From abducted child to UN speaker: By Dr. Ian Clarke: New Vision

CHARLOTTE has become a valued member of our family over the past five years, while she has been going through school. Her mother, Angelina Atiam, is well-known as the chairperson of Concerned Parents Association and champion of the campaign for the release of the Aboke Girls by the LRA.

It was only this year that the final girl came home, after 12 long years in captivity. Charlotte was held by the LRA for eight years, during which time she was horribly beaten and also bore two children. She escaped five years ago and since then has attended secondary school in Kampala and is now a student at International Health Science University.

During her captivity, she was continually under guard and endured beatings, sexual abuse and hard labour. She was also shot at, survived Operation Iron Fist and tracked through the bush for months, but despite all this, she did not become a bitter or twisted person and is one of the most balanced people I know. She is loving, kind and unselfish; she is humble and has a remarkable degree of wisdom and insight for a person still in her mid twenties.

During the long break between A levels and university, I asked her to work in Pader Health Centre as an administrator and she demonstrated her ability to get alongside people and bring the best out in them – perhaps because of her humility, but also because she has an unerring sense of what is the right thing to do.

Because of her experience of being abducted, she received an invitation a few weeks ago to speak at the United Nations in New York, at a conference on human trafficking. She first had to get a passport and there was also an interesting moment when we thought she would not get a visa, because there was some confusion over the list and she was turned away by the guards at the American Embassy. They told her she could not wait around because they said she was a security risk! Fortunately, the mistake was rectified and a visa was issued, so she travelled with her mother to New York this week. She contacted us after she arrived, saying that the journey had been fine and she was staying in a hotel in Manhattan, beside the UN.

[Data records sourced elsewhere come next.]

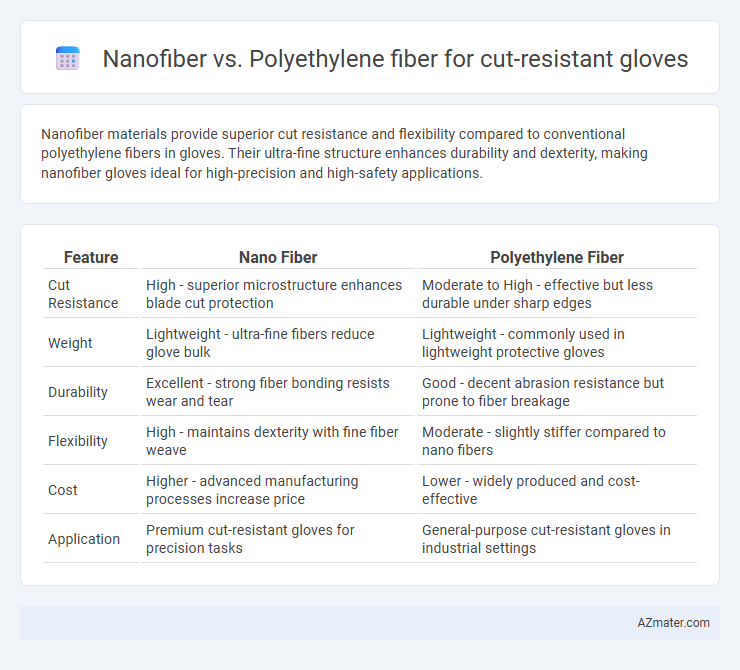 Nanofiber vs. Polyethylene fiber for cut-resistant gloves

Nanofiber materials provide superior cut resistance and flexibility compared to conventional polyethylene fibers in gloves. Their ultra-fine structure enhances durability and dexterity, making nanofiber gloves ideal for high-precision and high-safety applications.

| Feature | Nano Fiber | Polyethylene Fiber |
|---|---|---|
| Cut Resistance | High - superior microstructure enhances blade cut protection | Moderate to High - effective but less durable under sharp edges |
| Weight | Lightweight - ultra-fine fibers reduce glove bulk | Lightweight - commonly used in lightweight protective gloves |
| Durability | Excellent - strong fiber bonding resists wear and tear | Good - decent abrasion resistance but prone to fiber breakage |
| Flexibility | High - maintains dexterity with fine fiber weave | Moderate - slightly stiffer compared to nano fibers |
| Cost | Higher - advanced manufacturing processes increase price | Lower - widely produced and cost-effective |
| Application | Premium cut-resistant gloves for precision tasks | General-purpose cut-resistant gloves in industrial settings |

AZmater.com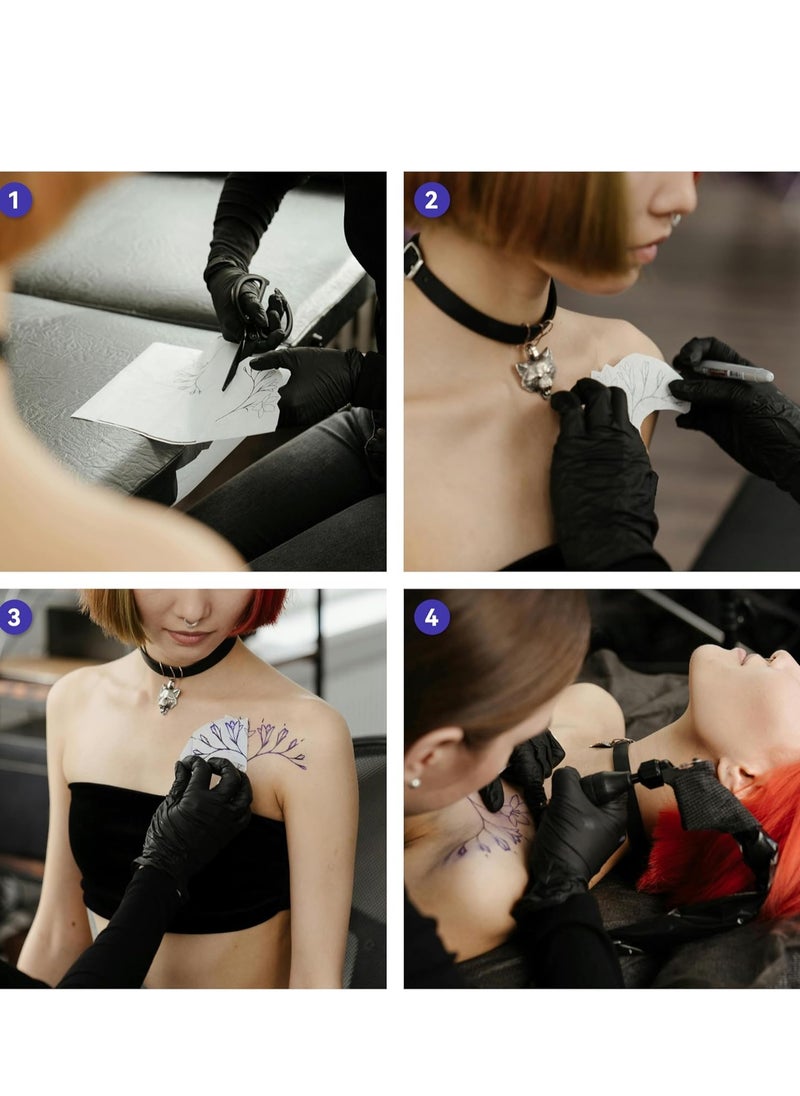 1

2

3

4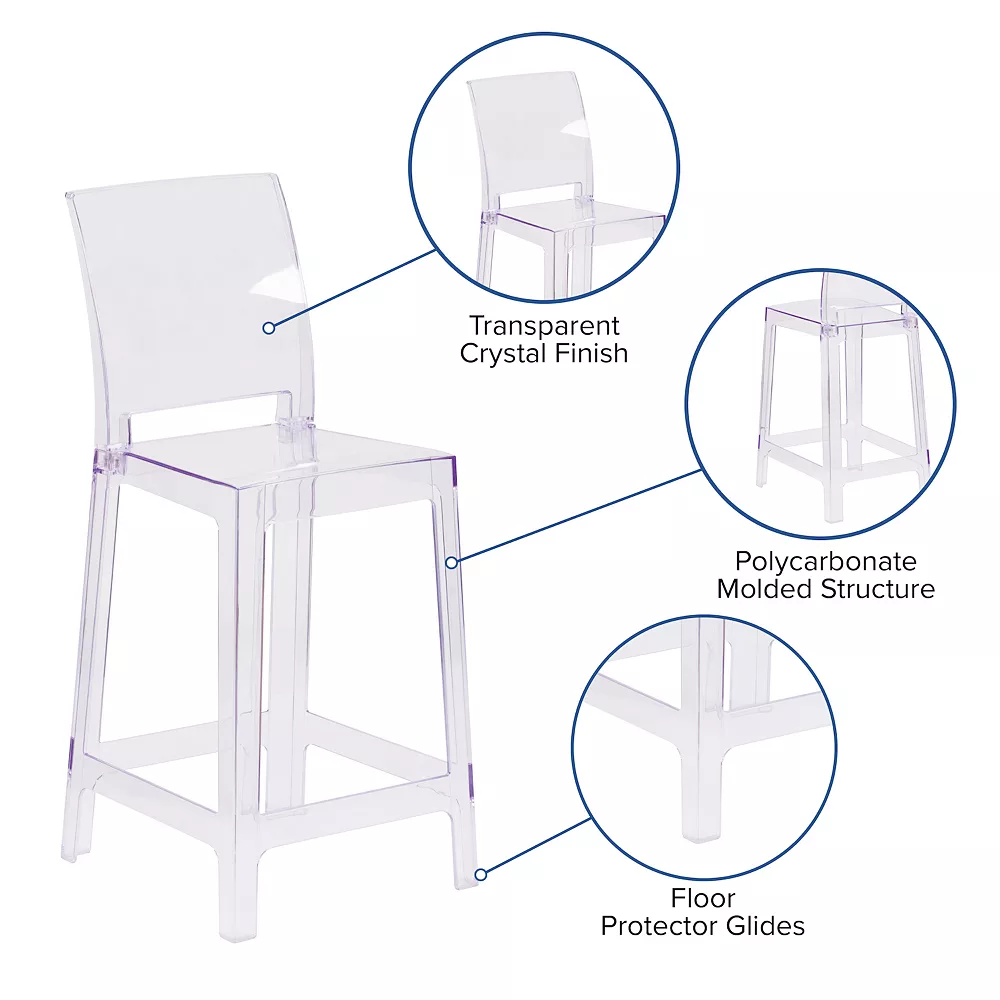 Transparent
Crystal Finish

Polycarbonate
Molded Structure

Floor
Protector Glides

When the organisers went through the programme with her, she was surprised to find that she was the speaker after Ban Ki-Moon and while he had been given four minutes, she was to speak for eight minutes.

We had heard her speech before she left and found it very moving – as she described without emotion, how she had been taken, some of her experiences in captivity and how she escaped.

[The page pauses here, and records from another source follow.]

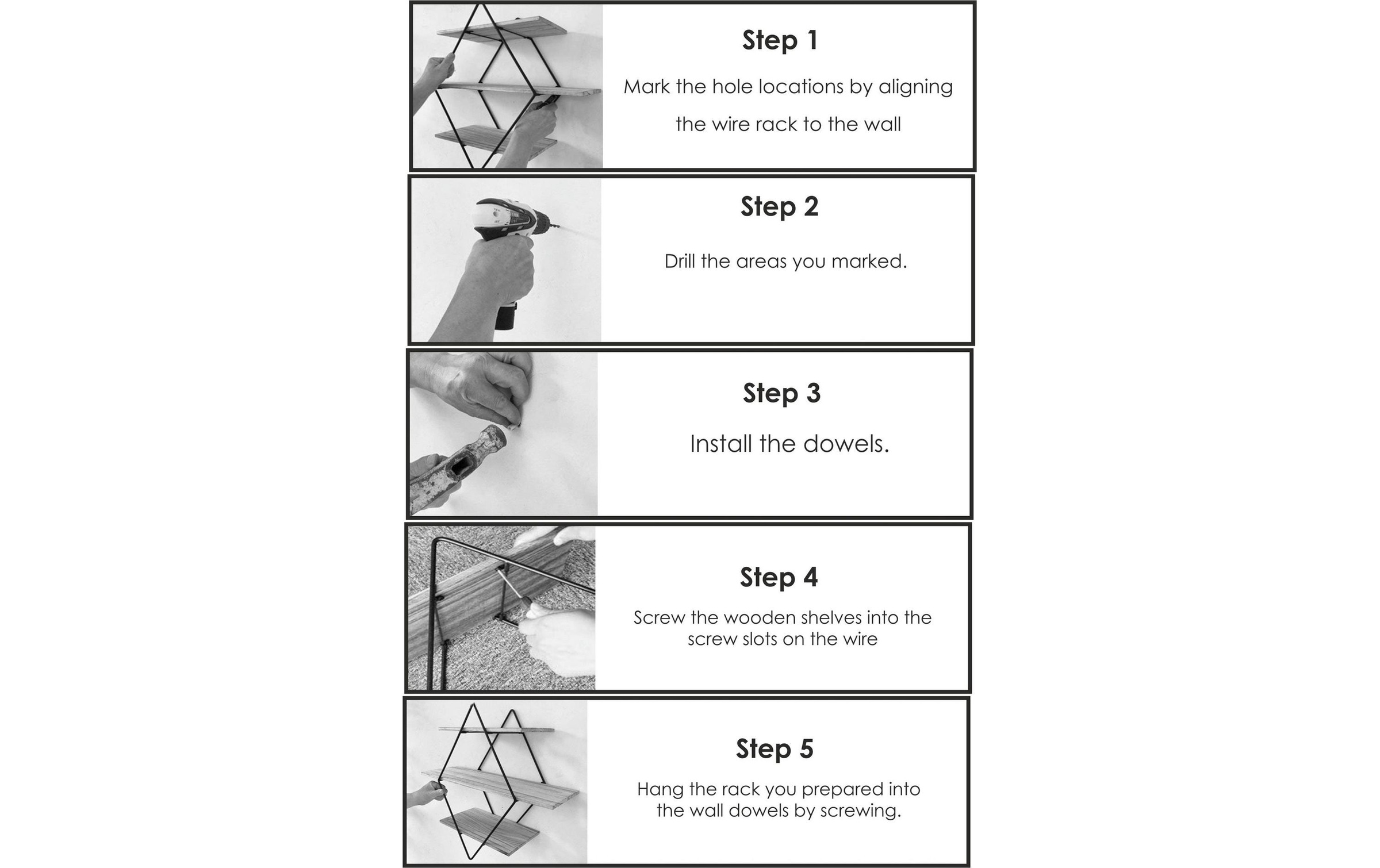 Step 1

Mark the hole locations by aligning the wire rack to the wall

Step 2

Drill the areas you marked.

Step 3

Install the dowels.

Step 4

Screw the wooden shelves into the screw slots on the wire

Step 5

Hang the rack you prepared into the wall dowels by screwing.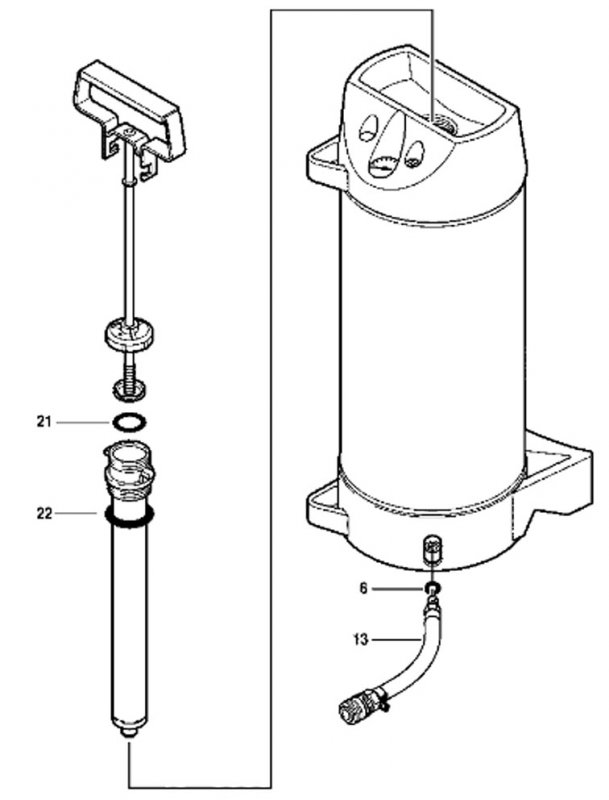 21
22
6
13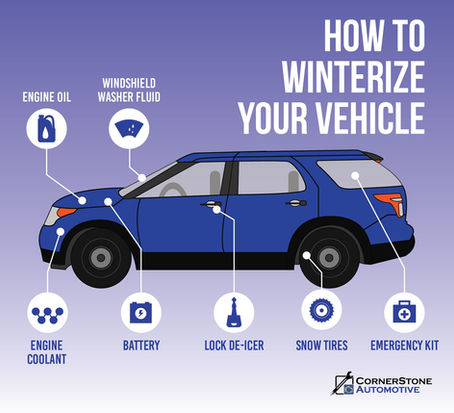 HOW TO WINTERIZE YOUR VEHICLE

ENGINE OIL

WINDSHIELD WASHER FLUID

ENGINE COOLANT

BATTERY

LOCK DE-ICER

SNOW TIRES

EMERGENCY KIT

CORNERSTONE AUTOMOTIVE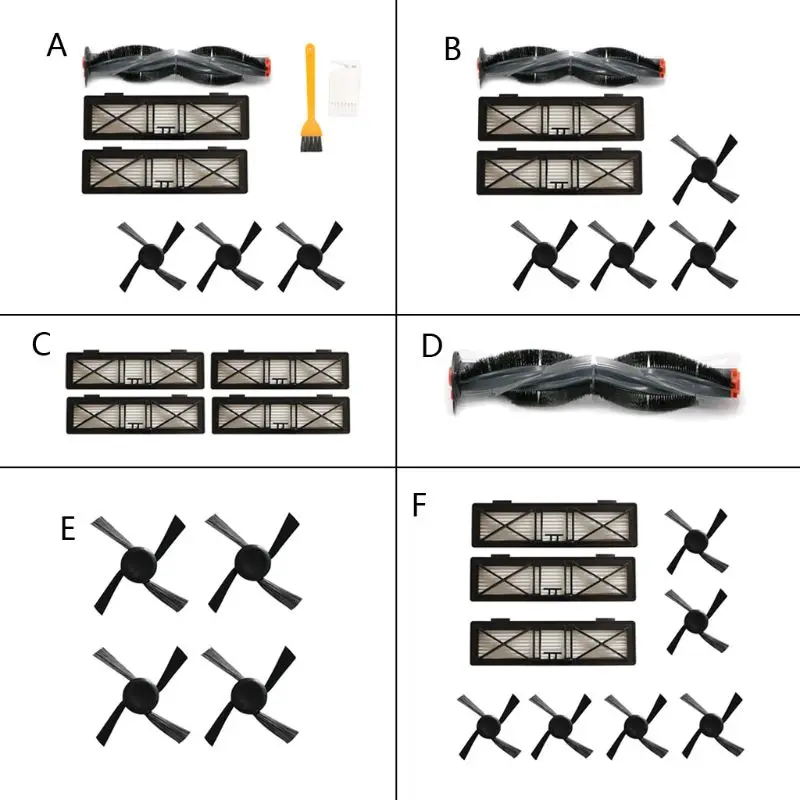 A

B

C

D

E

F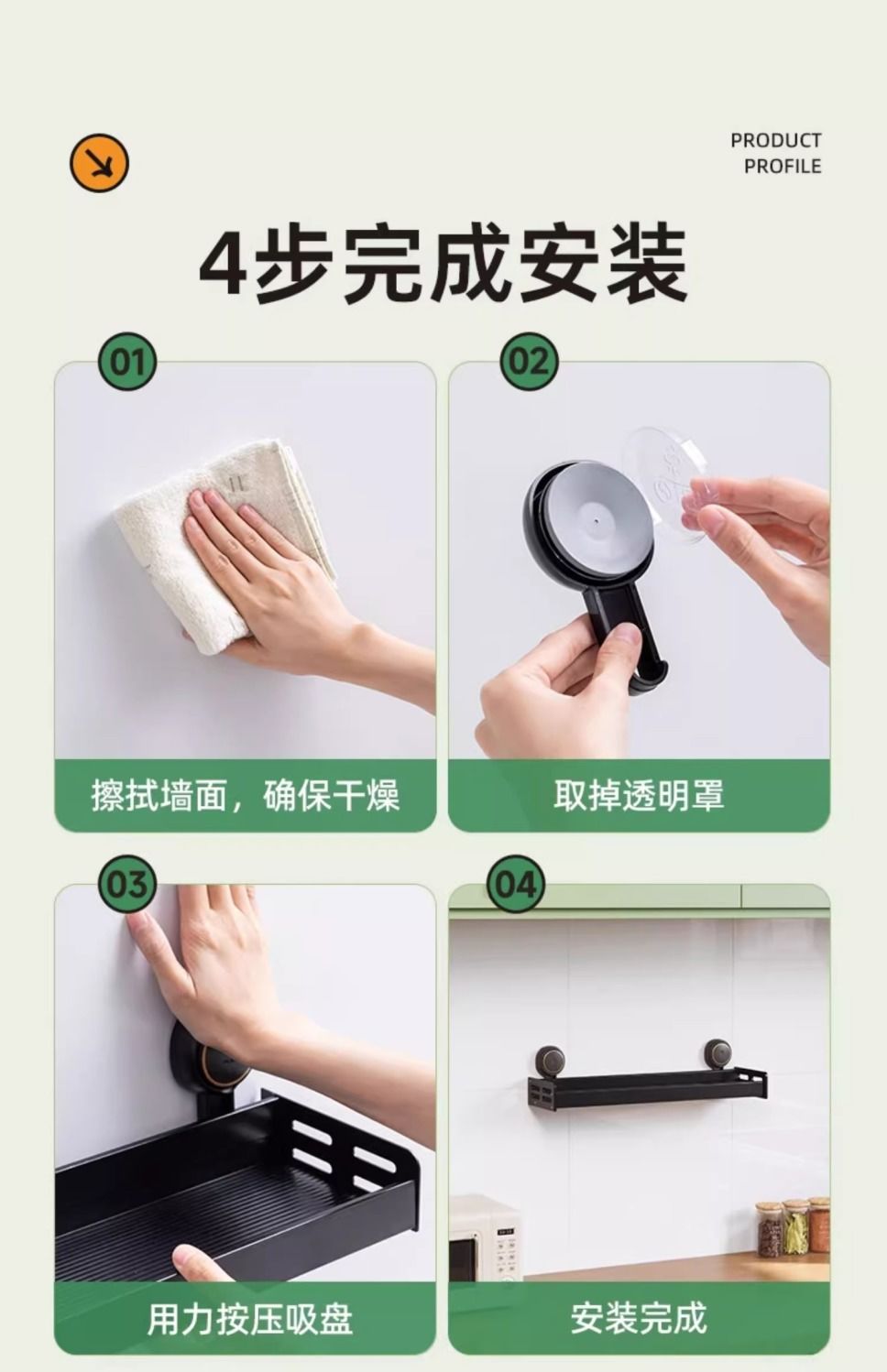 PRODUCT
PROFILE

4步完成安装

01

擦拭墙面，确保干燥

02

取掉透明罩

03

用力按压吸盘

04

安装完成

What is so poignant when Charlotte speaks is the matter-of-fact way she describes her ordeal. If one does not really engage with Charlotte, one will take her as just another young Ugandan girl, but when she speaks in her quiet manner and looks directly into your eyes, then you see her inner strength of character. You see a deep person and appreciate her strength and purity of spirit. She was 14 when she was abducted, but nothing which happened to her has blemished her.

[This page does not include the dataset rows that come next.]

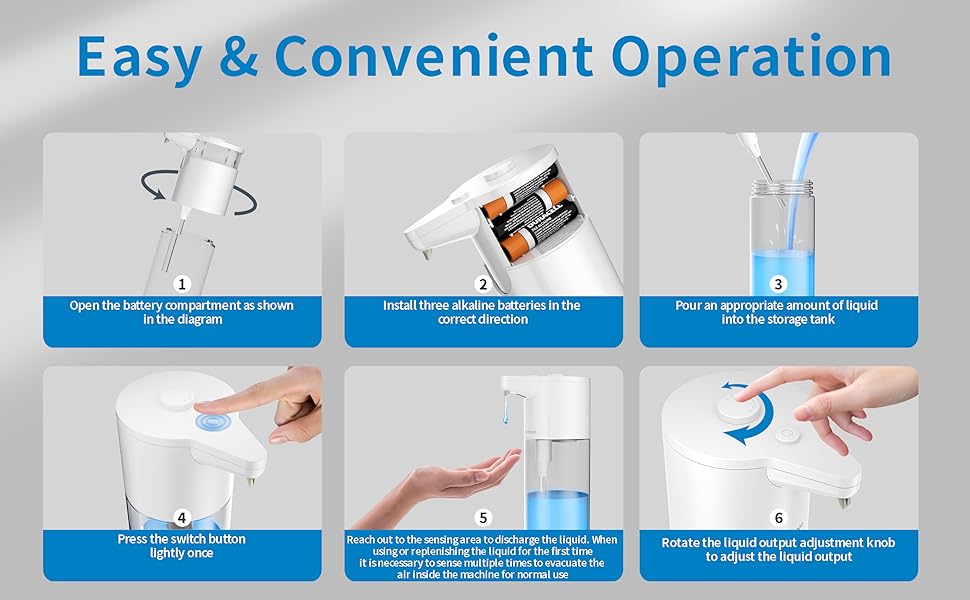 Easy & Convenient Operation

1
Open the battery compartment as shown in the diagram

2
Install three alkaline batteries in the correct direction

3
Pour an appropriate amount of liquid into the storage tank

4
Press the switch button lightly once

5
Reach out to the sensing area to discharge the liquid. When using or replenishing the liquid for the first time it is necessary to sense multiple times to evacuate the air inside the machine for normal use

6
Rotate the liquid output adjustment knob to adjust the liquid output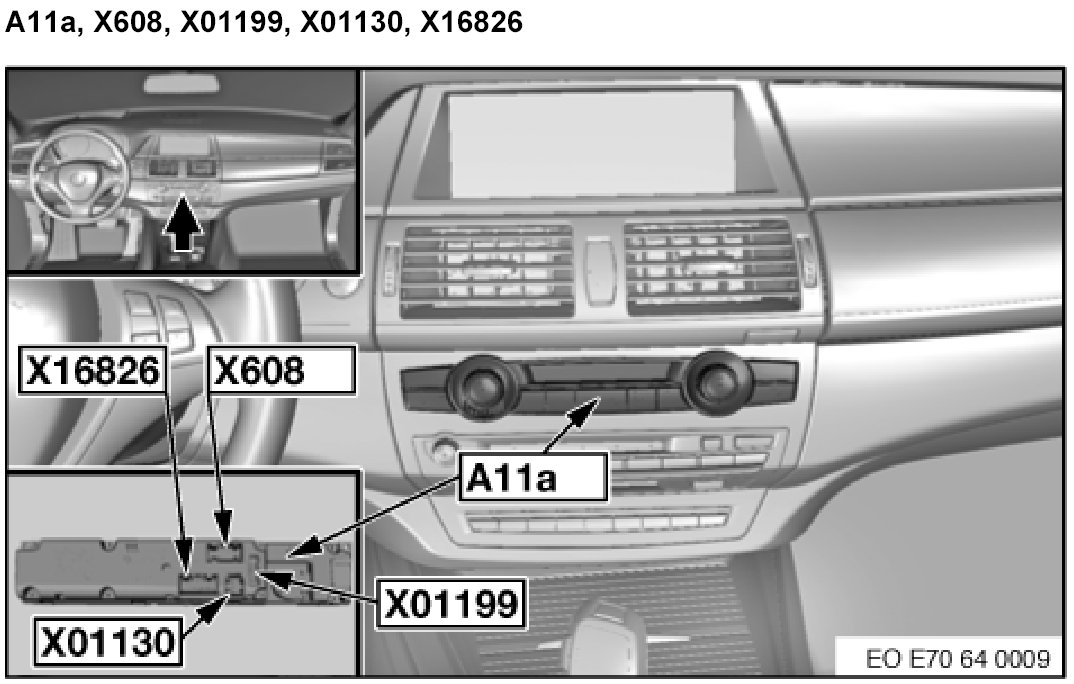 A11a, X608, X01199, X01130, X16826

X16826
X608
A11a
X01199
X01130
EO E70 64 0009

When I am with Charlotte I see, not only her outward beauty, but the inner beauty of someone who is meek and strong at the same time. I would love to have heard her speak at the UN, but I am sure as I write this, that she had a tremendous impact, just because of who she is.

Some people go through difficult experiences and become traumatised or broken. For others, such experiences make them stronger; this young girl is one such person.